What’s your exit strategy?
I’ve been thinking a lot lately about time. Why do some periods of our lives seem to drag on forever with no discernible highs or lows, while other seasons drive forward with purpose and dynamic change? What makes our internal clock slow down or speed up, or our enthusiasm for bold risks ebb or flow? I think a big part of it, for most of us, is our level of willingness to admit that everything, someday, must come to an end. As the writer of Ecclesiastes says, for every season of our lives there is not only a purpose, but a birth and a death, a beginning and an end. In general, we are quick to embrace the start of new things, new life, new ideas, and new opportunities. But many of us are hesitant to reflect too long on our final goodbye, whether that be stepping out of job, ending a project, saying adios to a friend, or accepting our own transition into death. As a culture we talk a lot about making a good first impression, taking first steps, launching new ideas, and bravely stepping up. But we spend far less time talking about what it looks like to know when your season is done, how to graciously step aside, or how to lovingly say farewell. The difference between those seasons when we are simply treading water and those where we are making waves is our willingness to accept that all things must eventually come to an end.

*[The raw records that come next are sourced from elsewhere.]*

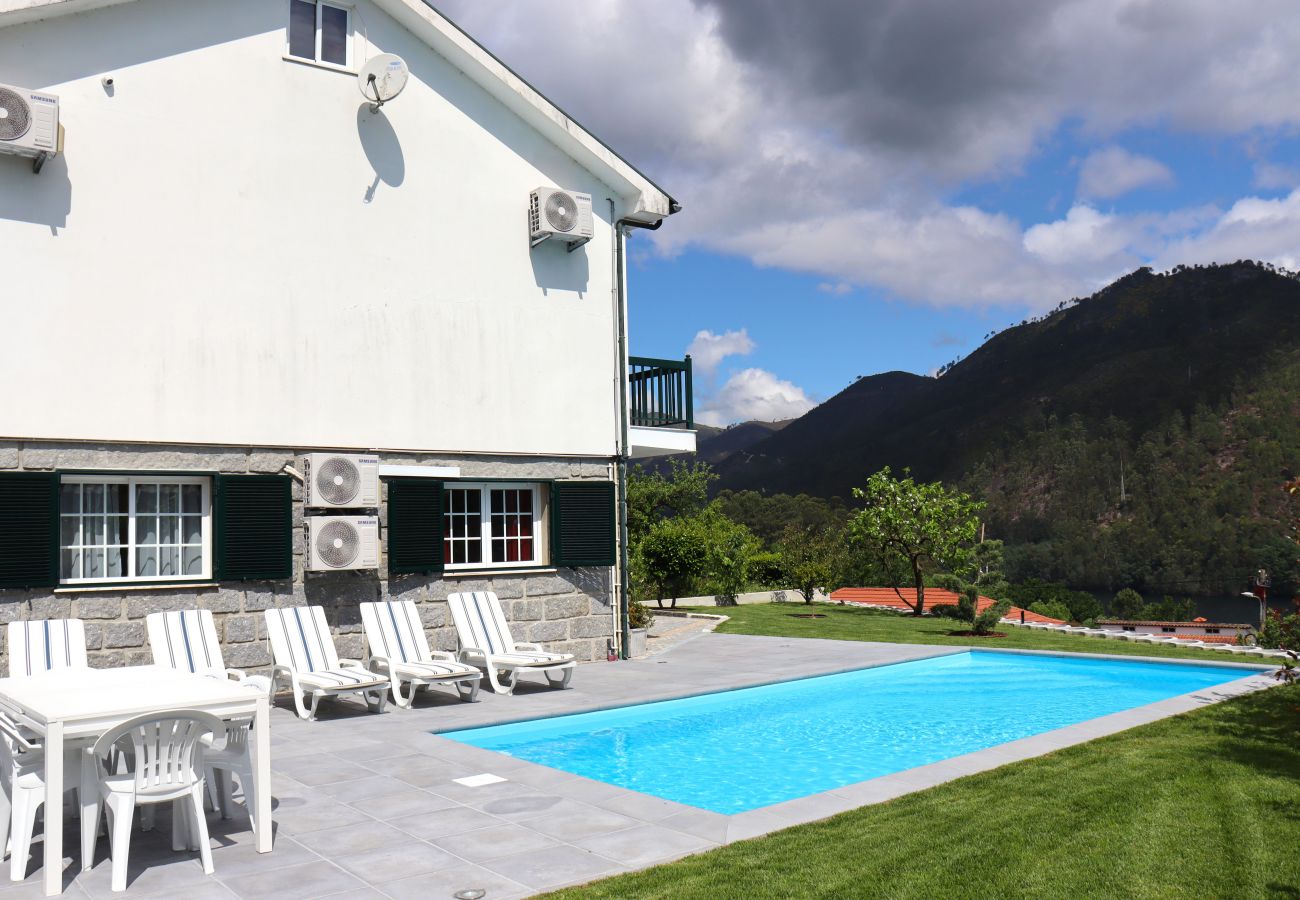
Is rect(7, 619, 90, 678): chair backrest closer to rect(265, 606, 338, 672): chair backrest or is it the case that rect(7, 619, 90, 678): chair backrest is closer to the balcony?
rect(265, 606, 338, 672): chair backrest

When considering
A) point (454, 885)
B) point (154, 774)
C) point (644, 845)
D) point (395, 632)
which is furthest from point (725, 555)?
point (154, 774)

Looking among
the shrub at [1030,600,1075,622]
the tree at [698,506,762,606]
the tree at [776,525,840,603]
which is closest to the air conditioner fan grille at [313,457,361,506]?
the tree at [698,506,762,606]

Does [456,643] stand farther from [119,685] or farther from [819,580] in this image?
[819,580]

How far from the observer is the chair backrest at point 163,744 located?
531cm

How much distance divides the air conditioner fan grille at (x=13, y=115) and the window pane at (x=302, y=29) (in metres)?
3.13

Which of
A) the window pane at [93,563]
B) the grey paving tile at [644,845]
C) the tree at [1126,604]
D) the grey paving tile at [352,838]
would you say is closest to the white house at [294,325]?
the window pane at [93,563]

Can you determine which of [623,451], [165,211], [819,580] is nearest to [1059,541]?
[819,580]

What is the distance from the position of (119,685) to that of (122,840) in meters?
1.56

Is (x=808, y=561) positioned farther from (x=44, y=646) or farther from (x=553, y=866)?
(x=553, y=866)

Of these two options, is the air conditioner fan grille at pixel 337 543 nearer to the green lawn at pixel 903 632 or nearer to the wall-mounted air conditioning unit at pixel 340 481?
the wall-mounted air conditioning unit at pixel 340 481

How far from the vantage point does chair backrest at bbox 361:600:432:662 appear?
446 inches

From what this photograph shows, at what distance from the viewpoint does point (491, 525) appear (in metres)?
13.5

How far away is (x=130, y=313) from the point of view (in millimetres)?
10625

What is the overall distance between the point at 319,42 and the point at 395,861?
10009 mm
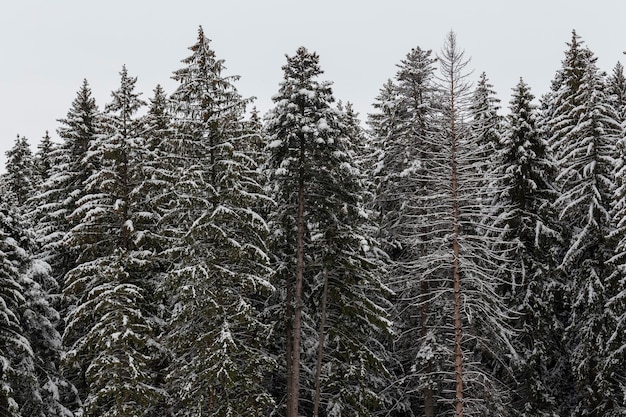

In my leadership cohorts this month we’ve been talking about succession planning. When you hear that phrase, most people think primarily of recruiting the person who will come after us. While finding our replacement is certainly a big part of succession planning, it’s far more than that. At its heart, a succession plan helps us make the most of the time we have because it forces us to think about the end. The truth is, we work harder, with a higher tempo, greater purpose, and passionate intensity when we know our days of leadership influence are numbered. It removes hesitation and makes us appreciate the big and small wins, as well as keeping failures in perspective. I know this is true in my own leadership journey. I like to think I’m a consistent leader in all the places and organizations I serve. Yet, I can see my own divergent approaches when I reflect on the way I’ve led in two different organizations where my end perspective varied. In the first, I knew my leadership time would end after three years. There was no question - at that time we would move to a new state and hanging around would be impossible. For those three years, I pushed my agenda and team to higher and higher levels, always seeking new ideas, greater influence, and bigger impact. As a team, we had an urgency of purpose, and at the same time, had no choice but to intentionally and openly draw more people into our team, knowing that one of them would eventually need to replace us. As a leader serving with the end in mind, I was motivated to think boldly and take risks, use my voice, and keep my eyes on the mission. There was simply no margin to get lax. My passion and sense of purpose stayed high. Once my replacement was identified, I gently trained and guided her so that when it was time to officially hand over responsibility, I did so whole-heartedly, content with what we had accomplished.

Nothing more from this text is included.